## TASK ITEM
Quote the Class D amplifier post exactly, starting with "Reading about the" and going on through "of PDM topology.".

=== DOCUMENT EXCERPT ===

Class D amplifiers are much more efficient than Class A, capable of delivering a power output of 200 watts a channel or more while
drawing less utility power.
Reading about the process of the input signal of a Class D amplifier being converted to high-frequency pulses and an output stage operating as on-off switches, I have to wonder if the high-frequency switching and simulated switched analog output are generating a potpourri of harmonics, and are any of those harmonics leaking through the output filter?
Apparently there are problems related to Class D amplifiers. In particular, the high switching frequency and circuit board layout. Switching frequencies above 100 KHz will be more susceptible to circuit design and circuit board layout flaws. Such high frequencies require engineering similar to RF transmitter design with careful attention to circuit layout. You can read Rod Elliott's page on the subject. Rod has done extensive testing of PDM topology.

=== DATA PROVIDED ===

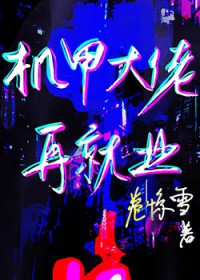 ���״����پ�ҵ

===

## TASK SOLUTION
Reading about the process of the input signal of a Class D amplifier being converted to high-frequency pulses and an output stage operating as on-off switches, I have to wonder if the high-frequency switching and simulated switched analog output are generating a potpourri of harmonics, and are any of those harmonics leaking through the output filter?
Apparently there are problems related to Class D amplifiers. In particular, the high switching frequency and circuit board layout. Switching frequencies above 100 KHz will be more susceptible to circuit design and circuit board layout flaws. Such high frequencies require engineering similar to RF transmitter design with careful attention to circuit layout. You can read Rod Elliott's page on the subject. Rod has done extensive testing of PDM topology.